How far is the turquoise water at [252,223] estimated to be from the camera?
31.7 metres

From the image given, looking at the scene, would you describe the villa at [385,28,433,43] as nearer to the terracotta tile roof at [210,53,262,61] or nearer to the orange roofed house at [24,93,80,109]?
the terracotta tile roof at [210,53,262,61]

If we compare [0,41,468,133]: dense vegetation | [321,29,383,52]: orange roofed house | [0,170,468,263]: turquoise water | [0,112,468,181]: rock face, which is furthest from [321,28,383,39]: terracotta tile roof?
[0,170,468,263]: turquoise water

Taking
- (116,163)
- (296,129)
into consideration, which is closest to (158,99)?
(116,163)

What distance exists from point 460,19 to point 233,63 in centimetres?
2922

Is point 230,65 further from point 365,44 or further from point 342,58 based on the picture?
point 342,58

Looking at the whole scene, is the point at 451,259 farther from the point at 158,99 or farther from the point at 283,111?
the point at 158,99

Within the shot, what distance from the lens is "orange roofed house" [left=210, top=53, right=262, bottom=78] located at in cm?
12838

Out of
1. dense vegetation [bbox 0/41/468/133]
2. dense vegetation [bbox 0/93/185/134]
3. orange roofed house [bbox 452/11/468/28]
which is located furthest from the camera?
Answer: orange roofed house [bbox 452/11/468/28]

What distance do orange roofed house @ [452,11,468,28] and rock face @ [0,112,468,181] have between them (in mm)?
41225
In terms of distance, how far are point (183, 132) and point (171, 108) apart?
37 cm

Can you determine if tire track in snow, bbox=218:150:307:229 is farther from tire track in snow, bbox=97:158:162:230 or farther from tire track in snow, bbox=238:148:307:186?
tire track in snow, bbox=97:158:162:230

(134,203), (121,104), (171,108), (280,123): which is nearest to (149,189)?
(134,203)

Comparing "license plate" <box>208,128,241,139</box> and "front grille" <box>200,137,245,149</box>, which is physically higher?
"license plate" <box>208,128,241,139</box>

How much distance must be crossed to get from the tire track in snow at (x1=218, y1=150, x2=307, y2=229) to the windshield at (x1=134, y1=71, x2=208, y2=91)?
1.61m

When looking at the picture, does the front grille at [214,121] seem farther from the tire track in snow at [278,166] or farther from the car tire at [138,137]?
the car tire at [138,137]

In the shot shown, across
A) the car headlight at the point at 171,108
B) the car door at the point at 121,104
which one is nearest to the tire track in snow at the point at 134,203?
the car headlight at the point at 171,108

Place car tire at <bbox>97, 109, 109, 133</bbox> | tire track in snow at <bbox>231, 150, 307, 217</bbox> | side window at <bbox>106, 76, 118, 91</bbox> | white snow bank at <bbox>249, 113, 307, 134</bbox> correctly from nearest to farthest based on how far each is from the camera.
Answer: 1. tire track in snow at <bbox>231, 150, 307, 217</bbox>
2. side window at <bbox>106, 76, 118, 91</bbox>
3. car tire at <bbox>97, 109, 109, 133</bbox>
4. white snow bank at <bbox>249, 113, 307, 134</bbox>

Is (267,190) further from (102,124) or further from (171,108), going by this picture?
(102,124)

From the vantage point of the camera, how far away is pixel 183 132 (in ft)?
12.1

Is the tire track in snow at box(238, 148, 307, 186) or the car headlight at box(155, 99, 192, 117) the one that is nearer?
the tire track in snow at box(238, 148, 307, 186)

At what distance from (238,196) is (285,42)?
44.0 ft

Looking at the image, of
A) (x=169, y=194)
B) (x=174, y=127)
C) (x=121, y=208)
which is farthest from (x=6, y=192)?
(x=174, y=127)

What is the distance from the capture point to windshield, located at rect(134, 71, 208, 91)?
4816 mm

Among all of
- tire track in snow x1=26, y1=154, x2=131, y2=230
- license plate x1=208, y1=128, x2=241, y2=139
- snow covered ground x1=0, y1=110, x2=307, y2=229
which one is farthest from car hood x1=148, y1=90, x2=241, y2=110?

◇ ◇ ◇ ◇ ◇ ◇ ◇

Recast every line of the listing above as a JSON array of strings, with one string per line and blank lines omitted.

[
  "How far is the turquoise water at [252,223] estimated to be from the camera?",
  "31.7 metres",
  "From the image given, looking at the scene, would you describe the villa at [385,28,433,43] as nearer to the terracotta tile roof at [210,53,262,61] or nearer to the orange roofed house at [24,93,80,109]?",
  "the terracotta tile roof at [210,53,262,61]",
  "If we compare [0,41,468,133]: dense vegetation | [321,29,383,52]: orange roofed house | [0,170,468,263]: turquoise water | [0,112,468,181]: rock face, which is furthest from [321,28,383,39]: terracotta tile roof?",
  "[0,170,468,263]: turquoise water",
  "Taking",
  "- (116,163)",
  "- (296,129)",
  "into consideration, which is closest to (158,99)?",
  "(116,163)",
  "What distance exists from point 460,19 to point 233,63 in centimetres?",
  "2922",
  "Is point 230,65 further from point 365,44 or further from point 342,58 based on the picture?",
  "point 342,58",
  "Looking at the whole scene, is the point at 451,259 farther from the point at 158,99 or farther from the point at 283,111?",
  "the point at 158,99",
  "Within the shot, what distance from the lens is \"orange roofed house\" [left=210, top=53, right=262, bottom=78] located at in cm?",
  "12838",
  "Out of",
  "1. dense vegetation [bbox 0/41/468/133]",
  "2. dense vegetation [bbox 0/93/185/134]",
  "3. orange roofed house [bbox 452/11/468/28]",
  "which is located furthest from the camera?",
  "Answer: orange roofed house [bbox 452/11/468/28]",
  "What distance do orange roofed house @ [452,11,468,28] and rock face @ [0,112,468,181] have between them (in mm)?",
  "41225",
  "In terms of distance, how far are point (183, 132) and point (171, 108) apart?",
  "37 cm",
  "Can you determine if tire track in snow, bbox=218:150:307:229 is farther from tire track in snow, bbox=97:158:162:230 or farther from tire track in snow, bbox=238:148:307:186?",
  "tire track in snow, bbox=97:158:162:230",
  "(134,203), (121,104), (171,108), (280,123): which is nearest to (149,189)?",
  "(134,203)",
  "Comparing \"license plate\" <box>208,128,241,139</box> and \"front grille\" <box>200,137,245,149</box>, which is physically higher?",
  "\"license plate\" <box>208,128,241,139</box>",
  "How much distance must be crossed to get from the tire track in snow at (x1=218, y1=150, x2=307, y2=229) to the windshield at (x1=134, y1=71, x2=208, y2=91)?",
  "1.61m",
  "When looking at the picture, does the front grille at [214,121] seem farther from the tire track in snow at [278,166] or farther from the car tire at [138,137]?",
  "the car tire at [138,137]",
  "In the shot shown, across",
  "A) the car headlight at the point at 171,108",
  "B) the car door at the point at 121,104",
  "which one is nearest to the tire track in snow at the point at 134,203?",
  "the car headlight at the point at 171,108",
  "Place car tire at <bbox>97, 109, 109, 133</bbox> | tire track in snow at <bbox>231, 150, 307, 217</bbox> | side window at <bbox>106, 76, 118, 91</bbox> | white snow bank at <bbox>249, 113, 307, 134</bbox> correctly from nearest to farthest based on how far each is from the camera.",
  "Answer: 1. tire track in snow at <bbox>231, 150, 307, 217</bbox>",
  "2. side window at <bbox>106, 76, 118, 91</bbox>",
  "3. car tire at <bbox>97, 109, 109, 133</bbox>",
  "4. white snow bank at <bbox>249, 113, 307, 134</bbox>",
  "Is (267,190) further from (102,124) or further from (171,108), going by this picture?",
  "(102,124)",
  "From the vantage point of the camera, how far away is pixel 183 132 (in ft)?",
  "12.1",
  "Is the tire track in snow at box(238, 148, 307, 186) or the car headlight at box(155, 99, 192, 117) the one that is nearer?",
  "the tire track in snow at box(238, 148, 307, 186)",
  "At what distance from (238,196) is (285,42)?",
  "44.0 ft",
  "Looking at the image, of",
  "A) (x=169, y=194)",
  "B) (x=174, y=127)",
  "C) (x=121, y=208)",
  "which is farthest from (x=6, y=192)?",
  "(x=174, y=127)",
  "What is the distance from the capture point to windshield, located at rect(134, 71, 208, 91)?",
  "4816 mm",
  "Among all of",
  "- tire track in snow x1=26, y1=154, x2=131, y2=230",
  "- license plate x1=208, y1=128, x2=241, y2=139",
  "- snow covered ground x1=0, y1=110, x2=307, y2=229",
  "which one is farthest from car hood x1=148, y1=90, x2=241, y2=110?"
]